A New York-based financial research firm is laying out a scenario where AI increasingly becomes one of the biggest drivers of US economic activity, triggering a collapse in the labor market.
In a new post, Citrini Research presents a scenario, not a prediction, detailing the fallout from what it calls a “Global Intelligence Crisis.”
In a memo supposedly published in June 2028, Citrini sees the unemployment rate hovering at 10.2% as AI exceeds expectations.
“AI capabilities improved, companies needed fewer workers, white-collar layoffs increased, displaced workers spent less, margin pressure pushed firms to invest more in AI, AI capabilities improved…”
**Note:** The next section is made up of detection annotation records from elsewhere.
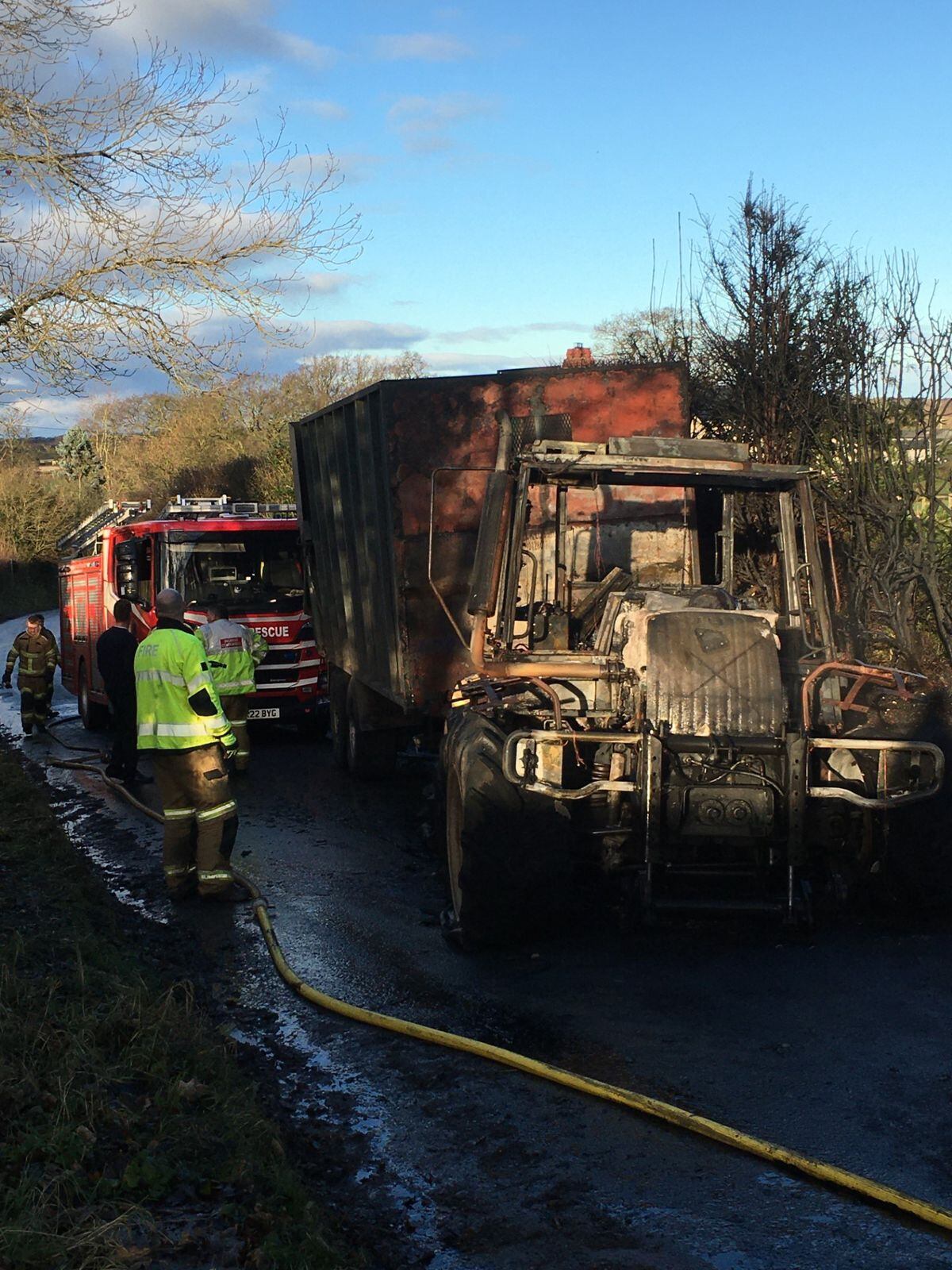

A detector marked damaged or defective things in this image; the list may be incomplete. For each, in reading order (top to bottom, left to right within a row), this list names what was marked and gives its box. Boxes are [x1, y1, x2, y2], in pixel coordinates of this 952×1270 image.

fire-damaged trailer [292, 357, 946, 940]
charred metal cab [292, 365, 946, 940]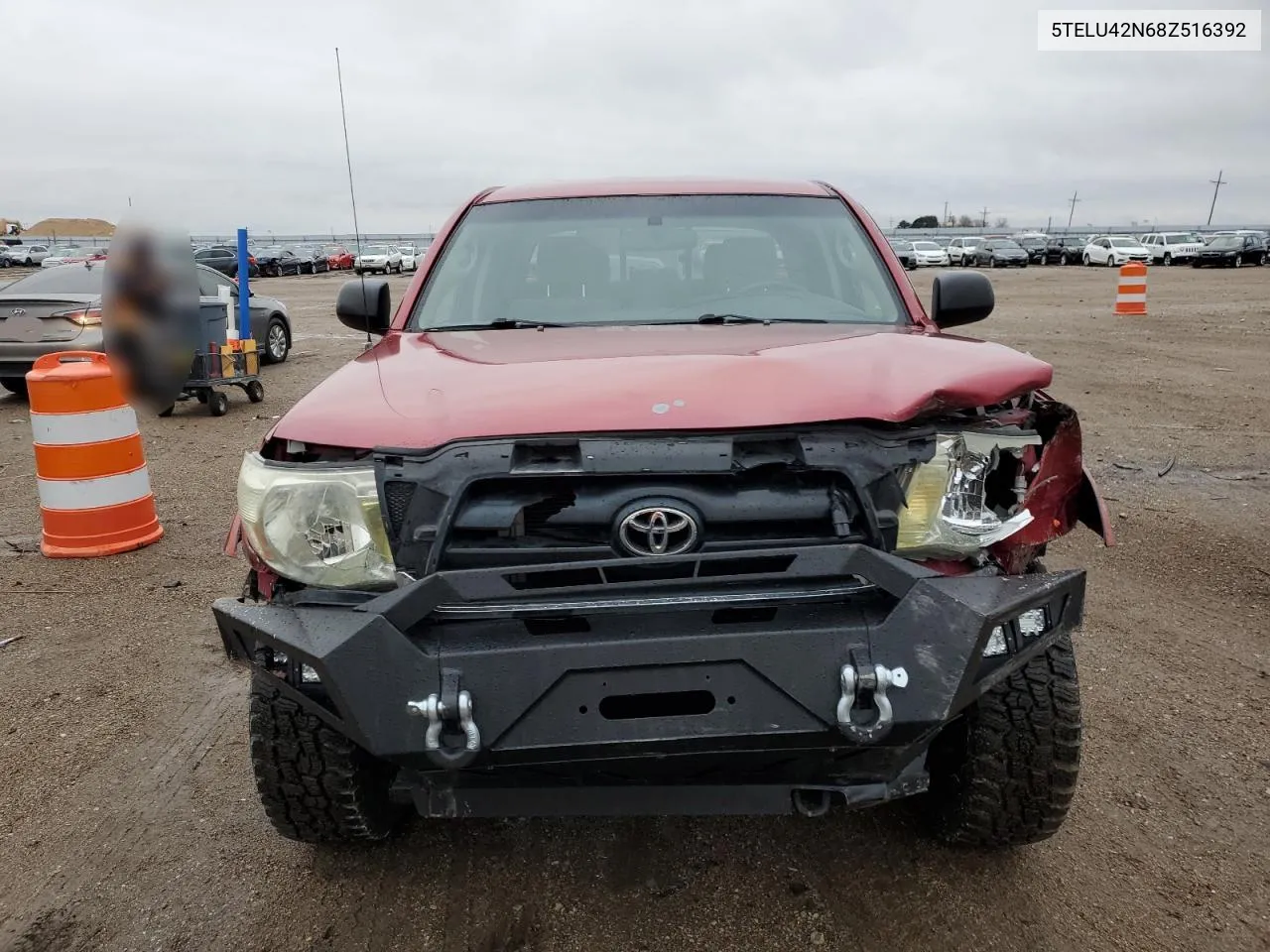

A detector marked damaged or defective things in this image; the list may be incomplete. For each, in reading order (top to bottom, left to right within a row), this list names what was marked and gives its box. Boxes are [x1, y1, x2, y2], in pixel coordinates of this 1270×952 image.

broken headlight housing [236, 451, 393, 588]
broken headlight housing [899, 436, 1036, 563]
The 2028 memo revisits 2026, when AI was crushing software and consulting names, and the labor market was softening, though not yet in a freefall. The popular consensus at the time was that tech revolutions tend to create more jobs than they destroy.
But in an AI-dominated world in 2028, Citrini sees a hollowed-out white-collar America.
“The US economy is a white-collar services economy. White-collar workers represented 50% of employment and drove roughly 75% of discretionary consumer spending. The businesses and jobs that AI was chewing up were not tangential to the US economy; they were the US economy…
AI is now a general intelligence that improves at the very tasks humans would redeploy to. Displaced coders cannot simply move to ‘AI management’ because AI is already capable of that…
White-collar openings were collapsing while blue-collar openings remained relatively stable (construction, healthcare, trades). The churn was in the jobs that write memos (we are, somehow, still in business), approve budgets, and keep the middle layers of the economy lubricated. Real wage growth in both cohorts, however, had been negative for the majority of the year and kept declining.”
In its 2028 scenario, Citrini says AI has created a feedback loop with no natural break. The firm says hyperscaler CapEx was replaced by operational expenditures (OpEx), where companies spending $100 million on employees and $5 million on AI are now spending $70 million on employees and $20 million on AI.
“AI got better and cheaper. Companies laid off workers, then used the savings to buy more AI capability, which let them lay off more workers. Displaced workers spent less. Companies that sell things to consumers sold fewer of them, weakened, and invested more in AI to protect margins. AI got better and cheaper.”

In the 2028 memo, Citrini says people are no longer talking about the AI bubble, as concerns have now shifted to America’s credit-consumer economy, where consumers are increasingly replaced by machines.